Tuesday, August 30, 2016

Two Connecticut River Lighthouses

Going through my old postcards recently, I found the one below of Hayden Light. I researched it and discovered it was the old Essex River Reef Lighthouse, built in 1889 on a reef inside the Connecticut River, not far north of Long Island Sound.



The name Hayden's Light was a local moniker used by the folks living along the river. It honored a longtime lightkeeper named Gilbert Hayden who rowed to the lighthouse twice a day to light and then extinguish its sixth-order lens. Records I found don't indicate the fuel source, but it was probably kerosene.

Bernie Hayden also kept the Essex Reef Light. He may have been a relative of Gilbert Hayden, possibly his son. In Bermie Hayden's later years, his eyesight failed, but he continued to work as a lamplighter until the light was made automatic in 1919. A side note to his service: Mariners and local folk in Essex sometimes teased Bernie by saying the lighthouse has lifted off its foundation and floated away.

The keepers had several months' vacation in the winter when the light was extinguished due to ice on the river. They probably worked at jobs ashore from late December until March.

The Lighthouse Service decided to construct this lighthouse and one farther upriver on Chester Rock due to the high volume of ship traffic on the river. By 1880, sizable vessels traveled all the way from Long Island Sound up to Hartford. Congress appropriated $15,000 to light the river, which included the beacons at Essex Reef and Chester Rock. 

Both were built to the same specifications. The design called for a 25-foot wooden, shingled tower with a black lantern.
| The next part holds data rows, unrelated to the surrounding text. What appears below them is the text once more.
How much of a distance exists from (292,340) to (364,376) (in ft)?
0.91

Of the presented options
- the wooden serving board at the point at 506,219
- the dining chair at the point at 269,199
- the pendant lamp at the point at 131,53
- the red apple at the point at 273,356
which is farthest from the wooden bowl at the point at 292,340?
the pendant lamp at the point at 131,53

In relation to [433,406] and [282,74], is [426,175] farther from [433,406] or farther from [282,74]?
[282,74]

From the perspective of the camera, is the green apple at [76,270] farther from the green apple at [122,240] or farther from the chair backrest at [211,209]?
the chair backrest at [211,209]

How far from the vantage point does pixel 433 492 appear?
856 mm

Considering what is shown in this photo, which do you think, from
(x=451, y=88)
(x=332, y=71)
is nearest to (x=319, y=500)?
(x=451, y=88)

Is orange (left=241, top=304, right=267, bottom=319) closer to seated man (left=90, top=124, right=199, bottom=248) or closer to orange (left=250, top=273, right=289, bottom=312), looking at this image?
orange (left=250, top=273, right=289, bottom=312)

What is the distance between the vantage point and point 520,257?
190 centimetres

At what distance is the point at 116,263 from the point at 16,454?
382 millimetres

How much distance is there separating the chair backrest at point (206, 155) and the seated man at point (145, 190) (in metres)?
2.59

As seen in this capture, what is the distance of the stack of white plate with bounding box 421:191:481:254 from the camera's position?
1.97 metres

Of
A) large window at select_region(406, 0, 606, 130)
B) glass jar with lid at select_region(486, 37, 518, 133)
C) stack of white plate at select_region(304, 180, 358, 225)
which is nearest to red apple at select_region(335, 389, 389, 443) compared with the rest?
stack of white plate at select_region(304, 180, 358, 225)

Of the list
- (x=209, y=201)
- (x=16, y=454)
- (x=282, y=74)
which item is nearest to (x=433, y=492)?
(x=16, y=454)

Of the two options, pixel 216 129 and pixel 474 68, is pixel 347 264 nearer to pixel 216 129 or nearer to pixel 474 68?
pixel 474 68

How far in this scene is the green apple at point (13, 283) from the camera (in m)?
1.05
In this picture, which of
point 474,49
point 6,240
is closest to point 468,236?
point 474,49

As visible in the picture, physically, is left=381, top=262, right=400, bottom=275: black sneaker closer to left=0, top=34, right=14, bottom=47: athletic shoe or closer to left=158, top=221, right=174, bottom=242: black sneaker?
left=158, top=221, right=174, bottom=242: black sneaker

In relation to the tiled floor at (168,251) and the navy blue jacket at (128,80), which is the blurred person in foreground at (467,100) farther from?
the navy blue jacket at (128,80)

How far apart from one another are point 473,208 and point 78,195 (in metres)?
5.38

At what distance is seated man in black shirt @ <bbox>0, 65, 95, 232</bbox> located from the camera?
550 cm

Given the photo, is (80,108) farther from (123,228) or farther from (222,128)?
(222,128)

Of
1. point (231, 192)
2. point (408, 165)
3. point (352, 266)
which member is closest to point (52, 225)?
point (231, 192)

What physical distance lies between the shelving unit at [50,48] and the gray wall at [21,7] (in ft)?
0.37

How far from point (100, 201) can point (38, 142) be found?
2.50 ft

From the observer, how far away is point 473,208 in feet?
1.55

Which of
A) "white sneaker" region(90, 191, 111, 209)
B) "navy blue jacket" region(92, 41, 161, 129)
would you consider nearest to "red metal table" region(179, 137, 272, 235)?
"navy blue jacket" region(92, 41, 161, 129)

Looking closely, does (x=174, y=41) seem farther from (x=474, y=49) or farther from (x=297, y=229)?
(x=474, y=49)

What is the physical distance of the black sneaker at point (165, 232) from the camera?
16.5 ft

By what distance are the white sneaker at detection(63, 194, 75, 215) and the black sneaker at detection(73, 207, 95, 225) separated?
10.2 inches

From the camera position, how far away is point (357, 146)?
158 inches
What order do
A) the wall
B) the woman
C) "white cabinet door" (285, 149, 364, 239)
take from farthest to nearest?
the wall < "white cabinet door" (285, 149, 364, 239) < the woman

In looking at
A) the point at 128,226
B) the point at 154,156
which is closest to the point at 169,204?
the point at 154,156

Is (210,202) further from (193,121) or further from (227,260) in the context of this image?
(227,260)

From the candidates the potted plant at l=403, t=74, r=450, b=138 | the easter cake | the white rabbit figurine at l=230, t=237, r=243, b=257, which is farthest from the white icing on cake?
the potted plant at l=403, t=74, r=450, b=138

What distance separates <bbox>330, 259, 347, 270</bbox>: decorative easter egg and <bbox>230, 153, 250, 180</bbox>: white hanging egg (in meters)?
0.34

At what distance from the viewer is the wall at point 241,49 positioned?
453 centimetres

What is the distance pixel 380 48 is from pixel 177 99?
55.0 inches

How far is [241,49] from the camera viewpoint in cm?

A submarine foundation consisting of a wooden crib sheathed in metal and filled with rocks rose above the reef and the tower sat atop the crib on a concrete base. A ladder ran up the side of the foundation and the exterior of the tower for access to the lantern room. There was room in the base of the tower for storage of tools and fuel. Both the Essex Reef Light and the Chester Reef Light (shown below, photo from the Deep River Historical Society) displayed sixth-order Fresnel lenses. My research doesn't reveal the type of fuel used, but it probably was kerosene.


Essex Reef Light began its career in the summer of 1889 with a fixed red light. It was changed to fixed white in 1892. Chester Rock Light was replaced by an automatic skeleton tower in 1912, and thereafter no keeper was needed. Essex Reef Light continued in operation until about 1919 when it, too, was replaced by an automatic skeleton beacon. It was converted to a gas light in 1931. The whereabouts of the original sixth-order lenses for these lighthouses is unknown. 

The Coast Guard replaced both lights with modern square steel towers by the 1970s. The image below, from Alex Trabas' website, shows the Essex Reef Light today. It's not as quaint and pretty as the old wooden tower, but it does the job.


The 26 foot steel tower is surmounted by a plastic beacon that flashes green every 4 seconds.  A green dayboard has #25 on it, to identify the beacon in the lineup of river lights. Locals still refer to this as Hayden's Light. It sits off Hayden's Point, named for the first lightkeeper who rowed from his home on the point twice a day so long ago.